# QUOTED PASSAGE:
..........

See in context IV / 2. ANALYSIS (IV) / ARTICLE IV(2) / B. Certification 'by an official or sworn translator or by a diplomatic or consular agent' / §81
81. Unlike article IV(1), article IV(2) does specify the authority competent to perform the certification of the translation: an official or sworn translator or a diplomatic or consular agent.
See in context IV / 2. ANALYSIS (IV) / ARTICLE IV(2) / B. Certification 'by an official or sworn translator or by a diplomatic or consular agent' / §82
82. Applying this requirement, a Swiss court has denied enforcement in a case where the translation was certified not by an official translator or a diplomatic or consular agent, but rather by a notary public. However, it noted that the notary had certified only the authenticity of the copy of the arbitral award used for the translation.109 The same court also added that, generally, a translation made by a third party and certified by a notary public who is capable of understanding the language of the translation could meet the criteria of article IV(2).

..........

# EXCERPTED DATA:
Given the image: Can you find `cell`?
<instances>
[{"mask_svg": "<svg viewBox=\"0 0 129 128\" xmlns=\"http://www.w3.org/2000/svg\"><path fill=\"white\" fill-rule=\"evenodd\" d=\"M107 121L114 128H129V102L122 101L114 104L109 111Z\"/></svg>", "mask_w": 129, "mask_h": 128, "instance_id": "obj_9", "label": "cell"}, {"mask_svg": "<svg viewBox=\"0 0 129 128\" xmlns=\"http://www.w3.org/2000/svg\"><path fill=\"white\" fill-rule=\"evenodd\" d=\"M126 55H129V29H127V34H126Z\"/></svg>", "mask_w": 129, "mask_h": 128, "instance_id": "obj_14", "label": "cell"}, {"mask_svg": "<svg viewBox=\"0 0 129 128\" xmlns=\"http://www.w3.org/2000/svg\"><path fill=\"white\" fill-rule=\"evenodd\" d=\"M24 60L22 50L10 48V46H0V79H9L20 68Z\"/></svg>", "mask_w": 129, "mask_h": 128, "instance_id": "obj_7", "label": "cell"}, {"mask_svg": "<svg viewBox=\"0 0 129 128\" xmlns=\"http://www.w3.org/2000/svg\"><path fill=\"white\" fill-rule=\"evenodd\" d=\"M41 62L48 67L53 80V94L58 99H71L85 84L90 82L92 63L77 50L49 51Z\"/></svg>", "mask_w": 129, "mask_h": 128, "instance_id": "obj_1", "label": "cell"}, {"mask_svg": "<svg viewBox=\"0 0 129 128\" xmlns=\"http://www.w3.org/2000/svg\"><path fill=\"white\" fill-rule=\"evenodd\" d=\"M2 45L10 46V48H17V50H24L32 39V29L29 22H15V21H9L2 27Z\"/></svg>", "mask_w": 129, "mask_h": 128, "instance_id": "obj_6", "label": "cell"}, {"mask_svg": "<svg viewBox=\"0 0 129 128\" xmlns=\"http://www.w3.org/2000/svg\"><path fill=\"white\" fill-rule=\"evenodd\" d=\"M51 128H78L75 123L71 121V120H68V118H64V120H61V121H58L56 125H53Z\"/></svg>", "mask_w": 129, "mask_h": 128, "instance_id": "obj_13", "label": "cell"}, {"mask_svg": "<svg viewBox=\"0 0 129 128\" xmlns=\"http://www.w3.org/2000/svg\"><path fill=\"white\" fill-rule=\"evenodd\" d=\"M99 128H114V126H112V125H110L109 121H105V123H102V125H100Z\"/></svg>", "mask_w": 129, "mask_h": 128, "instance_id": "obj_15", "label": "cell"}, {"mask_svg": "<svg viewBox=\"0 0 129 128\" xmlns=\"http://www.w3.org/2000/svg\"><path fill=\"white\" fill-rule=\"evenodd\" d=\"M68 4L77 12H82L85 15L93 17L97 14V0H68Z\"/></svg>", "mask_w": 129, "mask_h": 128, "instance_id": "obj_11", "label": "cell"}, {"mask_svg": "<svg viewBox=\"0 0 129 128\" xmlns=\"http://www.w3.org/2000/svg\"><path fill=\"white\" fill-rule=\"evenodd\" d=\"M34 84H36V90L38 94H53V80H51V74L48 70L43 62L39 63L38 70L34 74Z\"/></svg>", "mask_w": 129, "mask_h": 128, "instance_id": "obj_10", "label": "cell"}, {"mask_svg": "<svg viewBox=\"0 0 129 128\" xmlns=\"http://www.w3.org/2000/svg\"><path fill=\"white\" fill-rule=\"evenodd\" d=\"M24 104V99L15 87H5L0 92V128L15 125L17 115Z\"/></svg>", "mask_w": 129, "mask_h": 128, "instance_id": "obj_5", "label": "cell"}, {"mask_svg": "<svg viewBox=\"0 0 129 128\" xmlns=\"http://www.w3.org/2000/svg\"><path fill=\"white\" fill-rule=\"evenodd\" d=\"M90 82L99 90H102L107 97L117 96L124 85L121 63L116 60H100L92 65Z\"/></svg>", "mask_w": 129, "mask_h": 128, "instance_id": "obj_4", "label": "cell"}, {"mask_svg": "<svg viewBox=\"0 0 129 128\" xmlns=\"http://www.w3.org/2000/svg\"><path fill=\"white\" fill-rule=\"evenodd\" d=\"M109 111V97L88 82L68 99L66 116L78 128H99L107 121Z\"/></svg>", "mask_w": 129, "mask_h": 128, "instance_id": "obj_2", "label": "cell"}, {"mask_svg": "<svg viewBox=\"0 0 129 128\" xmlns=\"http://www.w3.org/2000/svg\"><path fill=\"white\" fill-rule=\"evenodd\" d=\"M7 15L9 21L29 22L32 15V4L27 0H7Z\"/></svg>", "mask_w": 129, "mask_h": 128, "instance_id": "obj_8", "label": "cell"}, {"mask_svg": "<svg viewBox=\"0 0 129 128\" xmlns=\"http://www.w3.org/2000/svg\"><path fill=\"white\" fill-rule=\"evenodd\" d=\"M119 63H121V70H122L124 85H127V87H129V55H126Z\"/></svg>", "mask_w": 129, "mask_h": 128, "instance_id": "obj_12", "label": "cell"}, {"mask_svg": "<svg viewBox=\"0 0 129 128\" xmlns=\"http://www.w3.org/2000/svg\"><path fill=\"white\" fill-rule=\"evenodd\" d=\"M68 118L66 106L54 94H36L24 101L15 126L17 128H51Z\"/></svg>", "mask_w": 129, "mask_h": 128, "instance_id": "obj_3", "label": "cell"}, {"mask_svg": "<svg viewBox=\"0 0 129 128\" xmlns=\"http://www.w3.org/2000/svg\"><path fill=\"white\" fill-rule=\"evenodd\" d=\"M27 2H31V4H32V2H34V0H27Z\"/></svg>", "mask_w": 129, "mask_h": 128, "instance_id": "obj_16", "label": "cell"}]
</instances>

..........

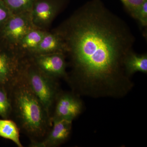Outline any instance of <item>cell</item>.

..........

# LIST OF TASKS:
[1] Render this sentence from the passage on certified translations into French: "Unlike article IV(1), article IV(2) does specify the authority competent to perform the certification of the translation: an official or sworn translator or a diplomatic or consular agent."
[2] Extend the passage on certified translations, picking up after its final sentence.

# RESULTS FOR EACH TASK:
[1] Contrairement à l'article IV(1), l'article IV(2) précise bien l'autorité compétente pour procéder à la certification de la traduction : un traducteur officiel ou juré ou un agent diplomatique ou consulaire.

[2]
See in context IV / 2. ANALYSIS (IV) / ARTICLE IV(2) / B. Certification 'by an official or sworn translator or by a diplomatic or consular agent' / §83
83. Article IV(2) does not indicate whether the official or sworn translator or the diplomatic or consular agent must be of the State in which the award was made or of the State in which enforcement is sought. Reported case law on this point is scarce. In line with its ruling on the law governing translation,110 the Austrian Supreme Court has noted that the applicant is free to choose from translators either from the enforcing State or from the State in which the award was made.111 Similarly, French courts have held that applicants do not need to submit a translation from a translator featuring on the list of experts of the enforcing court.112
110. See supra, para. 49.
111. Supreme Court, Austria, 11 June 1969, 3, II Y.B. COM. ARB. 232 (1977).
112. S.A.R.L. Synergie v. Société SC Conect S.A., Court of Appeal of Paris, France, 18 March 2004, 2001/18372, 2001/18379, 2001/18382; Société GFI Informatique - SA v Société Engineering Ingegneria Informatica S.P.A. et Société Engineering Sanita Enti Locali S.PA. (ex GFI SANITÀ S.P.A.), Court of Appeal of Paris, France, 27 November 2008, 07/11672.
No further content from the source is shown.